Korea’s research and development projects have fallen short of attaining efficient outcome compared to the money spent on them, an expert said. It requires a comprehensive improvement by, for instance, working out long-term R&D policy and changing agencies that educate and manage them, he added.
“The government’s R&D budget can hardly be said as small compared with the nation’s economic size,” said Sung Seung-yong, director of Wide River Institute of Immunology of Seoul National University. “But the results have been meager so far. Agencies that control state budget and systems have to make more effort.”
He made these and other points at a symposium to commemorate the release of “The report of Korean medical research achievement 2015” at Yonsei Cancer Hospital 연세암병원 under the auspices of National Academy of Medicine of Korea(NAMK)대한민국의학한림원 Wednesday.
According to Sung, Korea’s R&D budget a year totaled 63 trillion won ($55.8 billion) in 2014 -- 48 trillion won from the private sector and 15 trillion won from the government and public resources.
The amount accounts for 4.29 percent of the gross domestic product, higher than Japan’s 3.59 percent, Germany’s 2.9 percent, France’s 2.26 percent, the U.K.’s 1.7 percent, China’s 2.05 percent and the U.S.’s 2.74 percent (as of 2013).
Korea has also shown the highest average growth rate of annual R&D spending from 2008 to 2014 except for China. Sung pointed out, however, the Korean R&D projects’ cost-effectiveness remains low.
The number of papers published in international journals such as Cell, Nature, and Science, from 2014 to 2016, was a mere 134, a fractional 7.3 percent of those released by the United Kingdom, which spent far less money on R&D than Korea. It means the R&D investment cost per paper published in these journals was sharply higher than that in advanced countries.
The number of newly developed drugs approved by the Ministry of Food and Drug Safety (MFDS)식품의약품안전처 also stood at only 29 from 1999 to 2017, compared with 41 new drugs approved by the U.S. Food and Drug Administration(FDA) 미국 FDA in 2014 alone.

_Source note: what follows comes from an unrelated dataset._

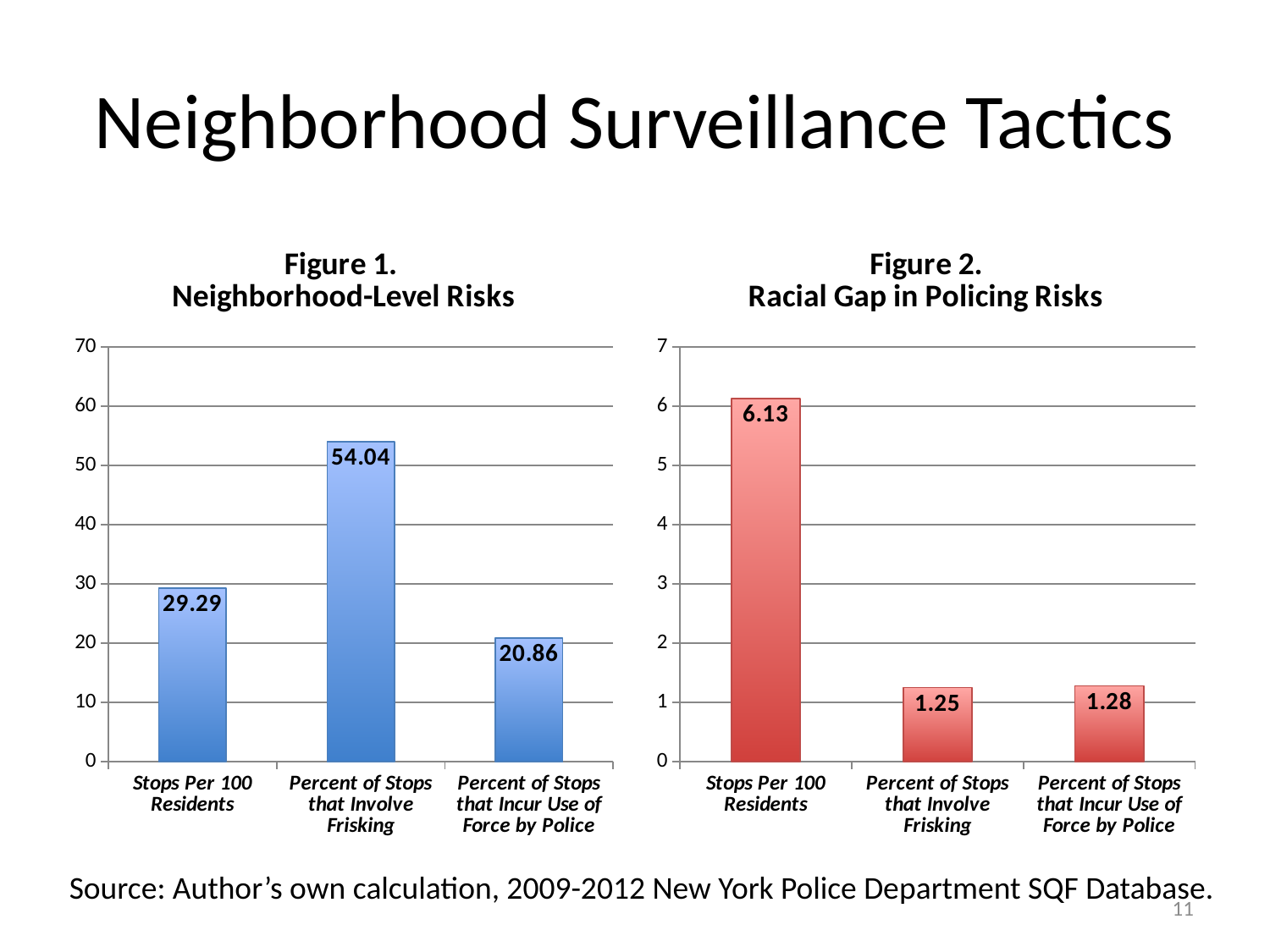
In Figure 1 (Neighborhood-Level Risks), what is the difference between Percent of Stops that Involve Frisking and Stops Per 100 Residents? 24.75 In Figure 1 (Neighborhood-Level Risks), what is the value for Percent of Stops that Involve Frisking? 54.04 In Figure 2 (Racial Gap in Policing Risks), which category has the highest value? Stops Per 100 Residents How many categories are shown in Figure 2 (Racial Gap in Policing Risks)? 3 In Figure 1 (Neighborhood-Level Risks), which category has the lowest value? Percent of Stops that Incur Use of Force by Police In Figure 1 (Neighborhood-Level Risks), which is larger: Stops Per 100 Residents or Percent of Stops that Incur Use of Force by Police? Stops Per 100 Residents What type of chart is Figure 1 (Neighborhood-Level Risks)? Bar chart In Figure 1 (Neighborhood-Level Risks), what is the value for Stops Per 100 Residents? 29.29 In Figure 2 (Racial Gap in Policing Risks), what is the value for Stops Per 100 Residents? 6.13 In Figure 1 (Neighborhood-Level Risks), which category has the highest value? Percent of Stops that Involve Frisking In Figure 2 (Racial Gap in Policing Risks), what is the value for Percent of Stops that Incur Use of Force by Police? 1.28 In Figure 2 (Racial Gap in Policing Risks), what is the difference between Stops Per 100 Residents and Percent of Stops that Involve Frisking? 4.88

“The government spent 1.4 trillion won on bio R&D, but I doubt whether the research results provide benefits to people,” Sung said. “The biggest problem is the research results aren’t connected to businesses.”
“Securing R&D workforces is another serious problem,” he said. “Doctors and life scientists have to cooperate for biological research, but the relationship isn’t going well. And many young researchers gave up research or went abroad and didn’t come back because of excessive adherence to short-term performance and the lack of independent research atmosphere.”
Sung noted it is necessary to make long-term R&D policy for researchers to produce results steadily.
“The government needs to work out support formula in keeping with researchers’ life cycles, and create a system to provide extensive aids on the selected workforce,” he said. “It has to protect talented researchers who can produce outcomes.”
Also needed is selecting and simplifying agencies that manage bio R&D, he stressed.
“Different government ministries are now separately managing bio R&D projects according to their stages,” Sung pointed out. “They began interagency project 10 years ago and had managed to tear down ministerial walls somewhat, but still have a long way to go. The government should allocate projects to related ministries to make their planning, outcome distribution and evaluation is made in total cycles, while the Ministry of Science and ICT(MSIT)과학기술정보통신부 controls overall procedures.”